陸上養殖の普及のカギは循環水のろ過システム

閉鎖循環式の陸上養殖を実現するうえでのポイントは、水質をいかに保つかだ。水を循環させるだけだと魚の泄物に含まれるアンモニアが生け簀の中に溜まっていき、その毒性によって魚が死滅してしまう。このため、アンモニアなどの不純物を除去し、水をきれいに保つことが重要になる。

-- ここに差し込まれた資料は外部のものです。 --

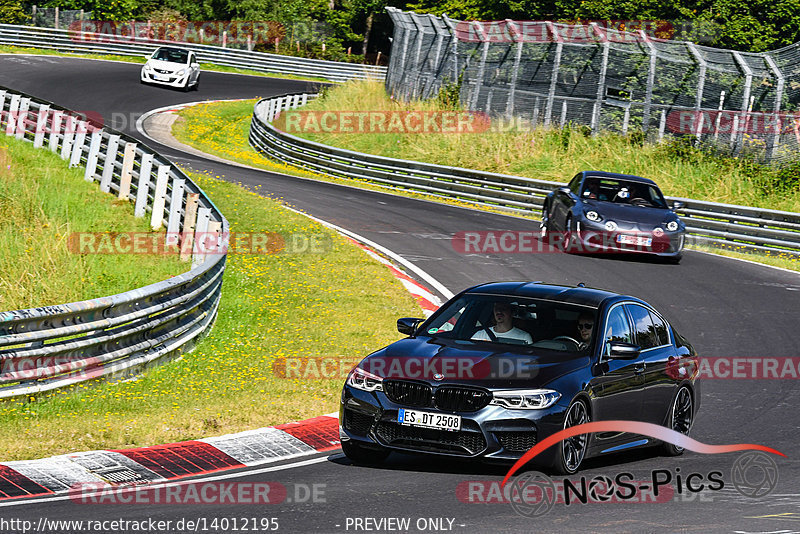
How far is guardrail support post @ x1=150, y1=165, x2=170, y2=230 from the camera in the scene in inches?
730

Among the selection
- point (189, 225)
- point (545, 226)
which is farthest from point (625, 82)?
point (189, 225)

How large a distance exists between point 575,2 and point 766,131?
117ft

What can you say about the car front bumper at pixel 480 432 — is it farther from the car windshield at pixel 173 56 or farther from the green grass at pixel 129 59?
the green grass at pixel 129 59

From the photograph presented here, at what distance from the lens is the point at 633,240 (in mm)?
19891

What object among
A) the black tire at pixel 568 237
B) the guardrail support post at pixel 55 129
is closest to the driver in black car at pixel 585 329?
the black tire at pixel 568 237

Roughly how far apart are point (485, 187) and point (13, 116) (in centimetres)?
1165

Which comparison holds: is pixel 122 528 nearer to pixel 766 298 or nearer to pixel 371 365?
pixel 371 365

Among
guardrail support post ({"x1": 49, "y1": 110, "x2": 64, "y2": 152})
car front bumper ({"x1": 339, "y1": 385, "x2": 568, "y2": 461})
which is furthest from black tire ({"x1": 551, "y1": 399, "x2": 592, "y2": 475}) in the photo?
guardrail support post ({"x1": 49, "y1": 110, "x2": 64, "y2": 152})

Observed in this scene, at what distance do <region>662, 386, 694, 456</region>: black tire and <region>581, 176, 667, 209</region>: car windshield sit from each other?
10472mm

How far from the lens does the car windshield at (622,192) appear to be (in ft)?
67.6

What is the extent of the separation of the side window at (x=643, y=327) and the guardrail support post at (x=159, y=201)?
34.2 ft

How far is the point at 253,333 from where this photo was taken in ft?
47.2

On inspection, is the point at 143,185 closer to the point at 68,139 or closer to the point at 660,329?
the point at 68,139

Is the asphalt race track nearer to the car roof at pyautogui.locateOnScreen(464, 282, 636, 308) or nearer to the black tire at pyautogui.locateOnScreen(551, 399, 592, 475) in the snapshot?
the black tire at pyautogui.locateOnScreen(551, 399, 592, 475)
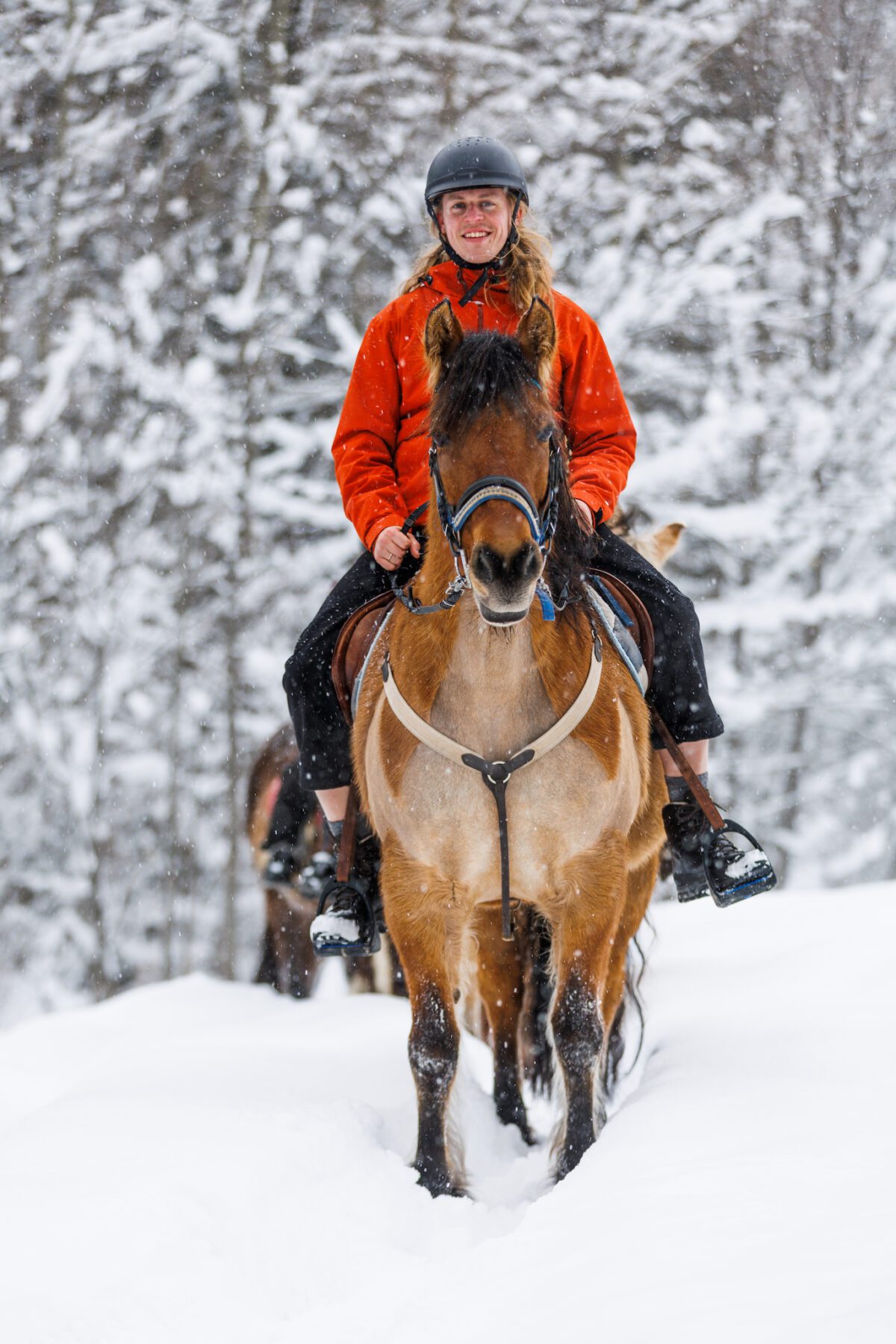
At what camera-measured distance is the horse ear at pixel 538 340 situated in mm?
3098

FRDジャパンの閉鎖循環式陸上養殖システムでは、工業用水処理プラントのエンジニアリングを行う大洋水研と、水処理に関する水分析や微生物管理を行う環境技術センターが共同開発した特許技術を活用(図2)。バクテリア(好気バクテリア)を付着させたバイオフィルムを使ってアンモニアを毒性が低い硝酸に変え(硝化)、次に別のバクテリア(嫌気バクテリア)を使った装置で硝酸を窒素ガスに変えて放出する(脱窒)。アンモニアや硝酸以外の有機物に関しても、海水を電気分解して発生した塩素ガスで分解するようにした。こうして、「蒸発などによる減水分以外は水を加えない、換水率1%の透明度の高い循環水を実現した」(十河氏)という。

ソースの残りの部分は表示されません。